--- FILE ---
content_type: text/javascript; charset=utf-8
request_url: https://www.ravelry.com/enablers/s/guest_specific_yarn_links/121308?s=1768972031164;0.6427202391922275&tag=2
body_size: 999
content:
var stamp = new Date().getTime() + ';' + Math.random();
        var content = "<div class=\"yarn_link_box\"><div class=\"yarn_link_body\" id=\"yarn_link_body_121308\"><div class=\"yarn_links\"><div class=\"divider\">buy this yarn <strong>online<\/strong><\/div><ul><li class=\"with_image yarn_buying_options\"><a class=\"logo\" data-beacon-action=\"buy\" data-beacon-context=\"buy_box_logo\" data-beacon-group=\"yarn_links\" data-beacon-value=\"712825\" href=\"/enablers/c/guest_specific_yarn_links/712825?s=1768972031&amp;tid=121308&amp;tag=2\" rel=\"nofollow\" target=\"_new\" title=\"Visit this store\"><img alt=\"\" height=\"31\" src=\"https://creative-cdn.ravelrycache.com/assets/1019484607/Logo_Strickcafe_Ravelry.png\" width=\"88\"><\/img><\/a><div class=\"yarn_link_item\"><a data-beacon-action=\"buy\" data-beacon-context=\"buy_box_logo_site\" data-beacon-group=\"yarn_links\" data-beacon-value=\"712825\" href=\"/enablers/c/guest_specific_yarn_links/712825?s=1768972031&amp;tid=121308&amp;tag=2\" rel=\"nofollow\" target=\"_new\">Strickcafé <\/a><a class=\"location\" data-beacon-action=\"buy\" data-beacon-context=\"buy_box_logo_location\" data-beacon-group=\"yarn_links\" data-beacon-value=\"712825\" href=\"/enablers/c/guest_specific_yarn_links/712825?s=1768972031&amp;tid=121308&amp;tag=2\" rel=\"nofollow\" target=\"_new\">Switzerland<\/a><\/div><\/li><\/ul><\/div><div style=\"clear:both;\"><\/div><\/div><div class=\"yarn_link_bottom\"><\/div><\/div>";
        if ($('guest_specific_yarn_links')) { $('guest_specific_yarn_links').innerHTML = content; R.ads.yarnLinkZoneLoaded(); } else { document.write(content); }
=-=-=
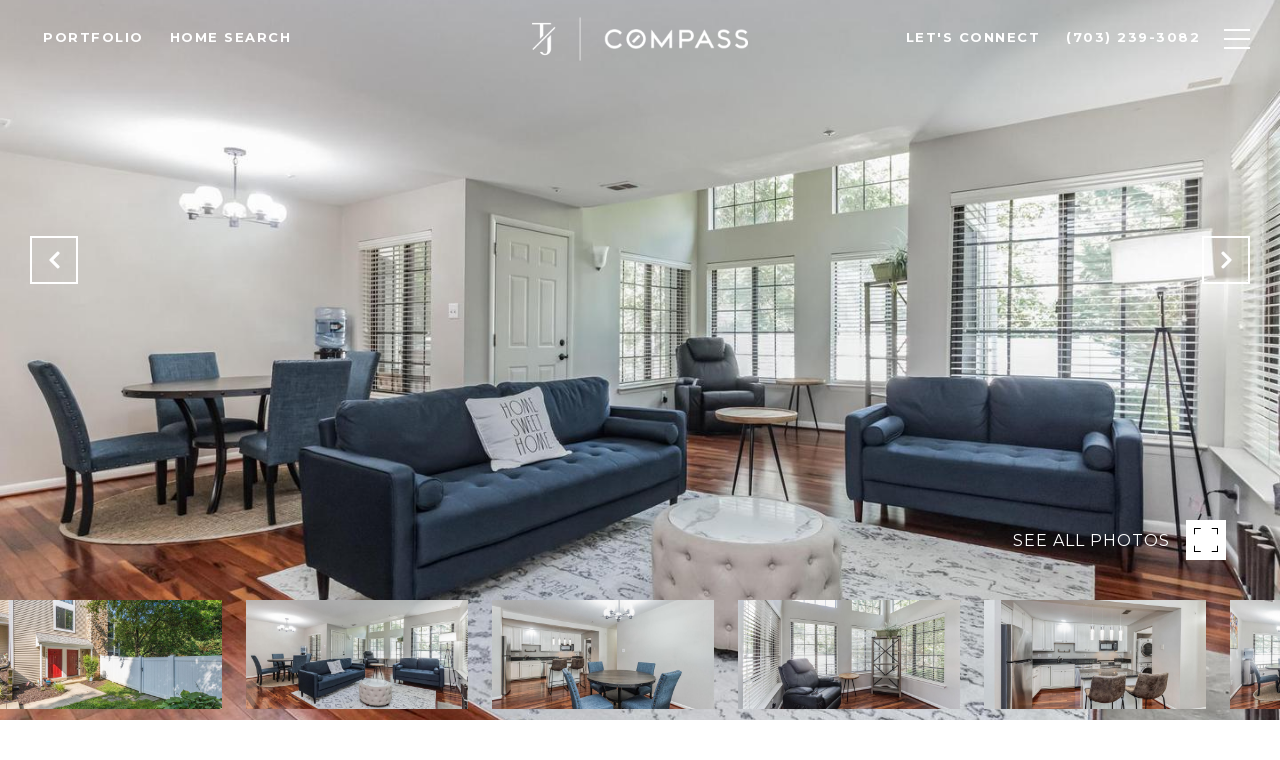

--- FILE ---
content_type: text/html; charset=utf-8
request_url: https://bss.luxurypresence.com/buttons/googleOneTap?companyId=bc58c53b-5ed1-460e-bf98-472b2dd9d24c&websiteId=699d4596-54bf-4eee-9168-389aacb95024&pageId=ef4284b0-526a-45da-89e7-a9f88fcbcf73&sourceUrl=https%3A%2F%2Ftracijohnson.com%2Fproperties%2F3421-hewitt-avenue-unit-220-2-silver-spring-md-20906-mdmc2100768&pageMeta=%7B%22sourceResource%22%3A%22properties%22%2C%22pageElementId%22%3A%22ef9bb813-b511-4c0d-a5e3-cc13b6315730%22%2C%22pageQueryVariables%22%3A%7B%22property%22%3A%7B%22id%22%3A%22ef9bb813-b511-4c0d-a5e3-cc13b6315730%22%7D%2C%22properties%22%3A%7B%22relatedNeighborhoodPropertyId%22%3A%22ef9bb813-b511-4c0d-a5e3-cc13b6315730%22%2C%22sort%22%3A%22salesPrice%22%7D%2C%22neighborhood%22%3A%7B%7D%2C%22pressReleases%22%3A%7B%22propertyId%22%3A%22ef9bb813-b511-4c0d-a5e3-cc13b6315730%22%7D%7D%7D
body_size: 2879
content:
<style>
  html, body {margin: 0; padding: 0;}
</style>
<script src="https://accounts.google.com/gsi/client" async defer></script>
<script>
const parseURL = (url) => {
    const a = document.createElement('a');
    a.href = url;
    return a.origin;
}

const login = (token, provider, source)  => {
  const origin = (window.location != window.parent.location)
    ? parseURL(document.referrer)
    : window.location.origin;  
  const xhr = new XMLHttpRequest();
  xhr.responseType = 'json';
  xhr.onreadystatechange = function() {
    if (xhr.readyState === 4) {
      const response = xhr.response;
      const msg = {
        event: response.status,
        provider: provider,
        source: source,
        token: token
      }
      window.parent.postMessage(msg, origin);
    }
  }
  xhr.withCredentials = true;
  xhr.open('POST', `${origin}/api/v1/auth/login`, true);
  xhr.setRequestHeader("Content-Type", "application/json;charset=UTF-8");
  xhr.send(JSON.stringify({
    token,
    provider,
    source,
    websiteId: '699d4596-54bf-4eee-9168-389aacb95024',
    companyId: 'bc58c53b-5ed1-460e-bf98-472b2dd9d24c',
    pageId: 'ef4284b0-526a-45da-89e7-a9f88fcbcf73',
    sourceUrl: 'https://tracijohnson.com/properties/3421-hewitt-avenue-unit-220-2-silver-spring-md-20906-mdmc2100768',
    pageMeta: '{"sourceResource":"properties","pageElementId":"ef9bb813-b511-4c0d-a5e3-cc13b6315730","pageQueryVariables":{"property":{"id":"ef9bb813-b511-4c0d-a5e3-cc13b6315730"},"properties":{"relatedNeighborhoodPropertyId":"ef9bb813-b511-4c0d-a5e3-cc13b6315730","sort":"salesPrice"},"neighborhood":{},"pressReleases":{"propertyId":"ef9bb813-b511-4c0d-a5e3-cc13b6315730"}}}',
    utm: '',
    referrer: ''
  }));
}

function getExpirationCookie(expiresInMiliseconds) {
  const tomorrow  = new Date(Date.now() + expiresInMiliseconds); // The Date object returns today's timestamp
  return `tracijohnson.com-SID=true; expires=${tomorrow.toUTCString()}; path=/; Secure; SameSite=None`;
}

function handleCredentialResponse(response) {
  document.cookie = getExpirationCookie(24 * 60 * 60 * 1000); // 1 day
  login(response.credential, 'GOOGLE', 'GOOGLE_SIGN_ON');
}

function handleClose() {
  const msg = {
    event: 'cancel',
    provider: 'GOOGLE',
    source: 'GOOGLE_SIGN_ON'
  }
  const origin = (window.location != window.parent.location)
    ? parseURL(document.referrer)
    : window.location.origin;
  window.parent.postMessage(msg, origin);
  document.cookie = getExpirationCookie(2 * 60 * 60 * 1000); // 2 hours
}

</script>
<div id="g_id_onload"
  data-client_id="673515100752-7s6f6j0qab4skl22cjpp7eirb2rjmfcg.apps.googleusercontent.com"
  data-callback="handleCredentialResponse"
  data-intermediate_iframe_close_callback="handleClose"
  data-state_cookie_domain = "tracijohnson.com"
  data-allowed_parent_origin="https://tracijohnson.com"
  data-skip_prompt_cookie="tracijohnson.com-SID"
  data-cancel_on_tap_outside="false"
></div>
=-=-=
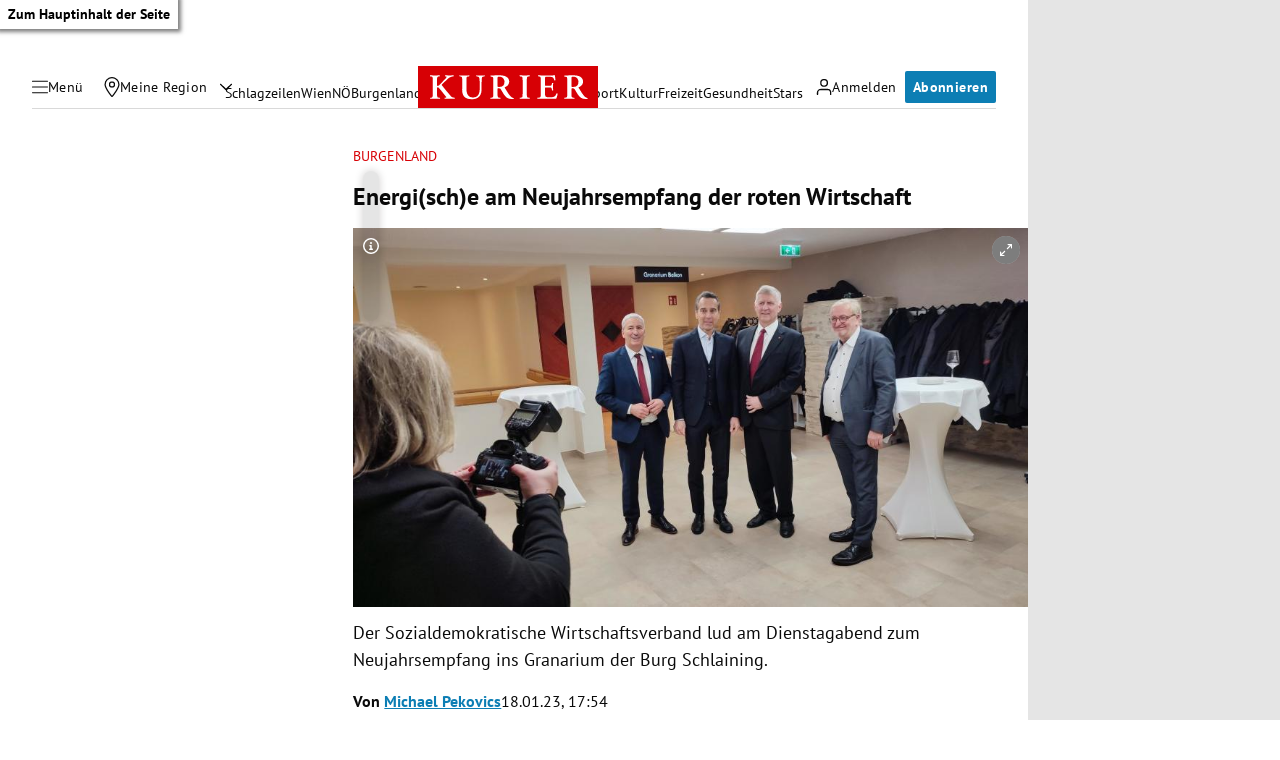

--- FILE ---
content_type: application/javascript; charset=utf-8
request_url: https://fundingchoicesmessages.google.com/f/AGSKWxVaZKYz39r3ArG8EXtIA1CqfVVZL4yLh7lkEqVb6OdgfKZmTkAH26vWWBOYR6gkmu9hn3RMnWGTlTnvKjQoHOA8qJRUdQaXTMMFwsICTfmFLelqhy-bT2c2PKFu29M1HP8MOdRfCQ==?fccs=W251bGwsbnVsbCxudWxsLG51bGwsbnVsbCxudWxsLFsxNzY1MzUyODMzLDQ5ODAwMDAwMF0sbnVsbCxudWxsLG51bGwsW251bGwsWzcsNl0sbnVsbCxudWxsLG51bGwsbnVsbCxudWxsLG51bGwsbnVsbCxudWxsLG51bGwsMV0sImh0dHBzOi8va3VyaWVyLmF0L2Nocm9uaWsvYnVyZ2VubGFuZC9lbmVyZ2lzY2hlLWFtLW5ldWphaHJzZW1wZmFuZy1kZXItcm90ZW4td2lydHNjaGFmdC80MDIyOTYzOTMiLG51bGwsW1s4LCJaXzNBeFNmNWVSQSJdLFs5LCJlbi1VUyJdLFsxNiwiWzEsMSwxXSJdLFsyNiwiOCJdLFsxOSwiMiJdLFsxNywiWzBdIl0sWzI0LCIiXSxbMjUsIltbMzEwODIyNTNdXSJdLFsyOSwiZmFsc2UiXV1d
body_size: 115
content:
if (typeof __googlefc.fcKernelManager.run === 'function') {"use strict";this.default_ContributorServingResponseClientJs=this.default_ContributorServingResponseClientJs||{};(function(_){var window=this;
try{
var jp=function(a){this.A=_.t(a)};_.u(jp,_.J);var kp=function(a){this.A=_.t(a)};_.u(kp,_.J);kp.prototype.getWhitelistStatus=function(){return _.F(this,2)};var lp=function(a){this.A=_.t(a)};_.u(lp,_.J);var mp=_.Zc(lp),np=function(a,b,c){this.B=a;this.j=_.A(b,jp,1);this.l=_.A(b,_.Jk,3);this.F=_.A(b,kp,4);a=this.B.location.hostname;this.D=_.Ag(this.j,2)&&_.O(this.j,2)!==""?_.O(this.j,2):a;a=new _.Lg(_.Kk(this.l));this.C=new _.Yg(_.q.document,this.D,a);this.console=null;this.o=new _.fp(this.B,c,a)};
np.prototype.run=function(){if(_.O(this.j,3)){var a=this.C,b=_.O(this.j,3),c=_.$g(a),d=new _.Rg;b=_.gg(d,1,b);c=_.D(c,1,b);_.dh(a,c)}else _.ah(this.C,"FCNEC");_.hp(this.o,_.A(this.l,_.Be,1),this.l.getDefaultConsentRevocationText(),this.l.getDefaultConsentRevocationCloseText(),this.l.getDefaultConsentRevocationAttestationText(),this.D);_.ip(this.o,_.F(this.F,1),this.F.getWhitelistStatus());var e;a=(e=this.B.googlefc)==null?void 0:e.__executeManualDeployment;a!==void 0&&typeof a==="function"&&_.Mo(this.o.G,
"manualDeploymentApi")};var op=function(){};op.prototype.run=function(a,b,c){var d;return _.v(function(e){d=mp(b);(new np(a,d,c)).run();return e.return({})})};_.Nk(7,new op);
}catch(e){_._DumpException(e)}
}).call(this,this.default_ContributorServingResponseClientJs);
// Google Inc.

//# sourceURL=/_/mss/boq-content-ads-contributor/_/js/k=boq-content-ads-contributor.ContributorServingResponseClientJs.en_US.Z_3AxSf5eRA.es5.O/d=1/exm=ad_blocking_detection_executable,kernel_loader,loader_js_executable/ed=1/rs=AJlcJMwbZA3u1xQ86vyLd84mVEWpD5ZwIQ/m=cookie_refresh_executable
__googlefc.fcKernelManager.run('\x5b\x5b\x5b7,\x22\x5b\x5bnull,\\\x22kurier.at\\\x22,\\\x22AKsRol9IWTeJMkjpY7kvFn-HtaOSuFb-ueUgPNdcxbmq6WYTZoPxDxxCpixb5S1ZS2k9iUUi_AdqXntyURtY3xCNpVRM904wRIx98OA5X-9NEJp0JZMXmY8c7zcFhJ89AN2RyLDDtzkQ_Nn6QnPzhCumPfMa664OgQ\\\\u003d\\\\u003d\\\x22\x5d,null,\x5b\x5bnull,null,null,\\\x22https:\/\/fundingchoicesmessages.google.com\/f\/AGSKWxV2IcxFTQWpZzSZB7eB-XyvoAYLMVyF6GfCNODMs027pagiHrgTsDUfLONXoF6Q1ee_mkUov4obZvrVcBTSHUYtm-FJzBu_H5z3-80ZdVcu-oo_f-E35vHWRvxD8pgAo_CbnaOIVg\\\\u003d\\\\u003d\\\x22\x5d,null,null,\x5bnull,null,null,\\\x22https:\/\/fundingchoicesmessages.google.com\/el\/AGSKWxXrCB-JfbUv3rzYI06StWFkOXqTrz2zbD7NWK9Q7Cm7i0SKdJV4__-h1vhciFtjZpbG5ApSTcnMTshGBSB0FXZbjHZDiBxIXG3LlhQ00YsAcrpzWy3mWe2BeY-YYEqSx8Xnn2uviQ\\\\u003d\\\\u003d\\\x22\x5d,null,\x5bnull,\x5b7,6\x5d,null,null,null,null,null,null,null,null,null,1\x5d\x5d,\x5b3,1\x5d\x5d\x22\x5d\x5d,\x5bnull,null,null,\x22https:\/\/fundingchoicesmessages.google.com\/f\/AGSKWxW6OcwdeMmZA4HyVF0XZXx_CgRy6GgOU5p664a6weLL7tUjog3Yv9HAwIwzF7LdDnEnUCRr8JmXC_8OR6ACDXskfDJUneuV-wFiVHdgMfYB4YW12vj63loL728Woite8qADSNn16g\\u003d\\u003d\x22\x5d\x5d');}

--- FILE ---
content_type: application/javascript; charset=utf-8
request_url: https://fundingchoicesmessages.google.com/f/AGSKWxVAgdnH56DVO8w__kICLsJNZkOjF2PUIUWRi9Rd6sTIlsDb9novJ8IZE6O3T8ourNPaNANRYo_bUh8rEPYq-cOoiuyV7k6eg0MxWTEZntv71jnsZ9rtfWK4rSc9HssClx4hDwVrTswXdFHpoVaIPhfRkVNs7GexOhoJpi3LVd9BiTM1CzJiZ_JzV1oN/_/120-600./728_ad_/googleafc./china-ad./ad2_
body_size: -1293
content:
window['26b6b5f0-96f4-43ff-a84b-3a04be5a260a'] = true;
=-=-=
▶ _WHAT YOU HAVE TO DO_: Search the entries for the word "charset" and gather every line where it appears.

▶ _TASK OUTPUT_:
content_type: text/javascript; charset=utf-8
content_type: text/html; charset=utf-8
  xhr.setRequestHeader("Content-Type", "application/json;charset=UTF-8");
content_type: application/javascript; charset=utf-8
content_type: application/javascript; charset=utf-8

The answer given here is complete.